Elle tira encore. Le super-héros tomba au sol, avec un air perplexe sur le visage.
« Pour… quoi ? Je… n'arrive… pas…
- Tu as fait une erreur sur moi, Invincible. Je suis une gamine, oui. Handicapée, oui. »
Elle visa soigneusement la tête.
« Mais pas sans pouvoir. »
Bang. Bang.
Le cadavre tomba, pathétique, comme toujours. C'était rare qu'elle se salisse les mains elle-même, mais bon, parfois, les hommes de main ne suffisaient pas. Elle poussa un long soupir. User de son pouvoir l'épuisait très vite. Elle se tourna vers l'ordinateur et lança un appel. Quelques sonneries plus tard :
« Oui, Maîtresse ?
- Ce sera bref, Dona. Demain matin, il faudra nettoyer au sous-sol.
- Oh, encore ?! Vraiment, vous pourriez faire attention.
- En échange, j'ai fait la vaisselle ?
- Bon, d'accord, Maîtresse. Je raccroche, je dois coucher les enfants. Et ne vous couchez pas non plus trop tard, hein ?!

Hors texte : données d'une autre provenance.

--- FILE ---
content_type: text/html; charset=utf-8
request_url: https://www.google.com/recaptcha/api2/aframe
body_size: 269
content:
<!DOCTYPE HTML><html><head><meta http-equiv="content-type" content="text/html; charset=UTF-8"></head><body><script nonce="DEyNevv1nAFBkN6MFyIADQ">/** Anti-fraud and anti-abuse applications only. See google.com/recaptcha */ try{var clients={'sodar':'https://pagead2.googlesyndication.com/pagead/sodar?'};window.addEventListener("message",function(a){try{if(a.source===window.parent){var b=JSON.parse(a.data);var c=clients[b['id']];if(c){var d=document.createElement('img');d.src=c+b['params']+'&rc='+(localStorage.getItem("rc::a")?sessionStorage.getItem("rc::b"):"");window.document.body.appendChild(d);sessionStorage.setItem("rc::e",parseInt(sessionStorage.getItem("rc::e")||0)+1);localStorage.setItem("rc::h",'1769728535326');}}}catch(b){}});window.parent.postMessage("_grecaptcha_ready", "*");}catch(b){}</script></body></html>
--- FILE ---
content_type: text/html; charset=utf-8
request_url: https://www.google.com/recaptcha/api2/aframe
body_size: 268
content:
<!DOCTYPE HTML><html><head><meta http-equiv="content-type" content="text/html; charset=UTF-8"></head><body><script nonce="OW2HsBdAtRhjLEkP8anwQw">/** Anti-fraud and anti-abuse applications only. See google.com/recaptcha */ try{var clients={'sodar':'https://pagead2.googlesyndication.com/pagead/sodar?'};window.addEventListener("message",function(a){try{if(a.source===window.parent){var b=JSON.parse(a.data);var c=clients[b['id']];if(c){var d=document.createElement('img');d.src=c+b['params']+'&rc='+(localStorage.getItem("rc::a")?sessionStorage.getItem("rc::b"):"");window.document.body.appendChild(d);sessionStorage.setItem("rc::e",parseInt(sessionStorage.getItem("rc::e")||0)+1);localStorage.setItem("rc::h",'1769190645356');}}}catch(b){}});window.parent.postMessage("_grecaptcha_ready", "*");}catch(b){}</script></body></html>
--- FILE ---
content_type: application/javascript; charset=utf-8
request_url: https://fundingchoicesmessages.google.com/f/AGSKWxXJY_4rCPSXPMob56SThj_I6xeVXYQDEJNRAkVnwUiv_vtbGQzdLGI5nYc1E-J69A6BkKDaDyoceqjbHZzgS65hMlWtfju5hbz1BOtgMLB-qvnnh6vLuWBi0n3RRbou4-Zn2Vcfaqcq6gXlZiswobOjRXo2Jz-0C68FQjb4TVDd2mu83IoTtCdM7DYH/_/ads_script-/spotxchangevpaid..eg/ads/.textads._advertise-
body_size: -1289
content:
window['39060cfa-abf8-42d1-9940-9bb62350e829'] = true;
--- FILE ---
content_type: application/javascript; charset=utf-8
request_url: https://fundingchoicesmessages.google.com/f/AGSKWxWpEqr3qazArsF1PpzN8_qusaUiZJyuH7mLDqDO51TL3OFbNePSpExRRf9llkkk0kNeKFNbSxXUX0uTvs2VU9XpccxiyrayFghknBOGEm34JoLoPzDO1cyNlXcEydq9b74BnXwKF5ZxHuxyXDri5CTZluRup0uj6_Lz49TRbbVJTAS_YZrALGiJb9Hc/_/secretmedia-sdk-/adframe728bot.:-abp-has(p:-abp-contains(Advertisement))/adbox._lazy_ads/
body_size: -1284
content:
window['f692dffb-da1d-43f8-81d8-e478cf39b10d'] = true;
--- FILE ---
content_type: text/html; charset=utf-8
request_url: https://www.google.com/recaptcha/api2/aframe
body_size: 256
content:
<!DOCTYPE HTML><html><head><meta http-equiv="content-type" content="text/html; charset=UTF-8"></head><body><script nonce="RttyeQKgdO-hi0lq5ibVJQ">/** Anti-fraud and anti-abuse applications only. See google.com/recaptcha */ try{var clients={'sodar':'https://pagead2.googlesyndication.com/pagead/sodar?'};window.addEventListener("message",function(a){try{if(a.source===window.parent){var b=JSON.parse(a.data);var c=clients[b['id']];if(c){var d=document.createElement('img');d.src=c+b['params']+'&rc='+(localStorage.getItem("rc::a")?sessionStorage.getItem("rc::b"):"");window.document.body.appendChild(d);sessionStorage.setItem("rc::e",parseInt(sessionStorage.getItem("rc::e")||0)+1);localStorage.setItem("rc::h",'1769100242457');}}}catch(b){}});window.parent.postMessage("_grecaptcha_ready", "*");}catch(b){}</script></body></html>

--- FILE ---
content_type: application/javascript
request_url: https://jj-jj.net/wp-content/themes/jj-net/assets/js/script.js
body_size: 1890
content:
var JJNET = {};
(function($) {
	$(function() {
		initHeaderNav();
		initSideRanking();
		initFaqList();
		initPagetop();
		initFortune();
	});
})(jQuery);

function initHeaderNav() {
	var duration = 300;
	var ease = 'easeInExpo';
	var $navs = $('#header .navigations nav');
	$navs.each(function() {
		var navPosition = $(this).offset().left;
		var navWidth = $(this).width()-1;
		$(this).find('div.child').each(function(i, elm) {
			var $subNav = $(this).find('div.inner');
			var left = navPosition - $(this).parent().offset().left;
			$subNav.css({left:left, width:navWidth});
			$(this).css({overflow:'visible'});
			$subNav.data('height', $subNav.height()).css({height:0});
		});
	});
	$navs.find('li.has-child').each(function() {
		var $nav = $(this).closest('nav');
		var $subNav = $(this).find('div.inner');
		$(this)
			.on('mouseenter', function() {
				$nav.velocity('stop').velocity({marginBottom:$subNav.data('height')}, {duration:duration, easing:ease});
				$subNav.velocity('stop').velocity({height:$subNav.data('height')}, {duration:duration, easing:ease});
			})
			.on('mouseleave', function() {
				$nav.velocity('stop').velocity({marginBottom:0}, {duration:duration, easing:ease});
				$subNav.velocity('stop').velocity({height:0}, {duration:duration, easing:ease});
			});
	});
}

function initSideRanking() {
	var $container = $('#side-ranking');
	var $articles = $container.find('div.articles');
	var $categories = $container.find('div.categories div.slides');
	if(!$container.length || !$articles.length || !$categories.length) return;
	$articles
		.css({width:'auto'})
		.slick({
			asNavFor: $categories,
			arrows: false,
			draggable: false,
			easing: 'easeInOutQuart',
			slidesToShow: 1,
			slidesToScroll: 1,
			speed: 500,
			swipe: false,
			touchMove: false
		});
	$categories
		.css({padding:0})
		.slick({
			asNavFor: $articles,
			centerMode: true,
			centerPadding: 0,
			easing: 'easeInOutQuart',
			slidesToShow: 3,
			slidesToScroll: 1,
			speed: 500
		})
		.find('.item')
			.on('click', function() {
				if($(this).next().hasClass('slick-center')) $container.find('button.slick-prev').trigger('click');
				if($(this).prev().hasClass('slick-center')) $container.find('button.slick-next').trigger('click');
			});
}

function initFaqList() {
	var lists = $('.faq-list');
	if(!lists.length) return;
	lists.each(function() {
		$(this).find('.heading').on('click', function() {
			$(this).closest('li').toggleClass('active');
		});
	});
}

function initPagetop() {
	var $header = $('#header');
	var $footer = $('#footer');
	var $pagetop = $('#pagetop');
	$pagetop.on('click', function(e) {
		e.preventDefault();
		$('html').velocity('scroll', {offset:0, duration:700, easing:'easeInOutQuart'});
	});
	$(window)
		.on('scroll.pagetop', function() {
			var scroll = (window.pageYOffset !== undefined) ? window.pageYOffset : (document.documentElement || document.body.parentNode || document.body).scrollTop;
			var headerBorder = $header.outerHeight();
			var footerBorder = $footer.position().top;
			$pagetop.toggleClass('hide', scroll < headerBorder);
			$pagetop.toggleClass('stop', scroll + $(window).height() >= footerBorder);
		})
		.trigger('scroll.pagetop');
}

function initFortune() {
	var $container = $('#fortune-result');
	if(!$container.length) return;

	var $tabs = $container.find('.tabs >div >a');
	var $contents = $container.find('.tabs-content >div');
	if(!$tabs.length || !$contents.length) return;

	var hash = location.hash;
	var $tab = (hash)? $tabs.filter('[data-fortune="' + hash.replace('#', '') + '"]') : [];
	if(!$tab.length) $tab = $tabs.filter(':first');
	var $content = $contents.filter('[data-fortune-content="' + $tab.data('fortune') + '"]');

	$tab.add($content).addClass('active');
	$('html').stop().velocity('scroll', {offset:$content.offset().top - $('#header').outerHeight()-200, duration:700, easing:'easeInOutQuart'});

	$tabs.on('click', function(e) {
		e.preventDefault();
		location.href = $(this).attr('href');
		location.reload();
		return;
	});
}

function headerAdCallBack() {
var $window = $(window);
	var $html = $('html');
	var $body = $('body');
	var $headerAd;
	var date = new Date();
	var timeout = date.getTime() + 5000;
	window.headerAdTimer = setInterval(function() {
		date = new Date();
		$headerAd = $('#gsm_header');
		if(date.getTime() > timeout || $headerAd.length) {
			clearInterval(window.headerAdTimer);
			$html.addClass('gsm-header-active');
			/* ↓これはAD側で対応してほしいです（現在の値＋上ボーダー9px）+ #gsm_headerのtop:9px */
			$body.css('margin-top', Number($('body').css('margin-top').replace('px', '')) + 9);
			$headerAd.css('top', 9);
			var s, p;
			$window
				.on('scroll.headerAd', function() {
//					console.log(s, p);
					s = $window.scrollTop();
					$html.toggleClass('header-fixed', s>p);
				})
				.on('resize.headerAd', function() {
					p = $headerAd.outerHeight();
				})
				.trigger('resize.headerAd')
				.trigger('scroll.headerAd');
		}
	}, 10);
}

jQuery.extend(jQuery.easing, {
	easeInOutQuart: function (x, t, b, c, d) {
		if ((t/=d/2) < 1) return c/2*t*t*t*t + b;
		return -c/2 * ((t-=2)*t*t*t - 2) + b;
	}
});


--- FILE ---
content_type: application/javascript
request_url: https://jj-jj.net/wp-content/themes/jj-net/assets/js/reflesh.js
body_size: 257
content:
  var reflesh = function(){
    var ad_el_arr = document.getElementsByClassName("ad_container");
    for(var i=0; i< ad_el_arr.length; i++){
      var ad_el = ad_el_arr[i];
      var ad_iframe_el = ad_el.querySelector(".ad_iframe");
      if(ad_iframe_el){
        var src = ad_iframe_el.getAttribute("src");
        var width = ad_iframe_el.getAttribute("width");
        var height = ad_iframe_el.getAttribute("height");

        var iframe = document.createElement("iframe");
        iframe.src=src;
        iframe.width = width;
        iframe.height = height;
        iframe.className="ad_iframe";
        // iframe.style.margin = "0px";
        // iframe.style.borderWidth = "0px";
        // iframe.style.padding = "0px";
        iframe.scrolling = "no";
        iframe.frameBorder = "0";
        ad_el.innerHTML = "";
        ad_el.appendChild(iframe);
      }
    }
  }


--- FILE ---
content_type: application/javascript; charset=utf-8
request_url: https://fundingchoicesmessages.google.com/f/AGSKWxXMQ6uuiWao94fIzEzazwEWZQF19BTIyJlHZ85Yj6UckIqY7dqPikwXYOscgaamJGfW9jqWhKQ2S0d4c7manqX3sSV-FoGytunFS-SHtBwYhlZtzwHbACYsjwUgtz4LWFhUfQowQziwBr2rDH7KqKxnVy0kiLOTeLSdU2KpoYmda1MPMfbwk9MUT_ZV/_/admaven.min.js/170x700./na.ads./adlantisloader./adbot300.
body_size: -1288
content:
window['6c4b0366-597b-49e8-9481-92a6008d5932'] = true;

- Promis. Bonne nuit, Dona.
- Bonne nuit, mon chou. »
Mishti sourit dans la pénombre de son antre. Elle se cala contre son fauteuil et considéra un instant l'écran gigantesque de son ordinateur. Tant de plans. Tant de choses à faire. Elle ne savait pas trop pourquoi elle le faisait. C'était amusant et grisant, pour sûr. Enrichissant, aussi. Elle jeta un œil au cadavre d'Invincible, et décida de rouler vers lui.
« Pitoyable, hein. »
Elle lui tapa la tête du pied. Un pouvoir incroyable de régénération, oui. Même à la forme de cadavre, il s'était déjà relevé. Mais là, il ne risquait pas.
Il avait cru affronter une fillette handicapée sans pouvoir. Quelqu'un de faible. D'inoffensif.
Ça avait été son erreur. Ça l'était toujours.
En sa présence, nul n'était plus fort qu'elle.
Dommage pour eux qu'elle soit si faible.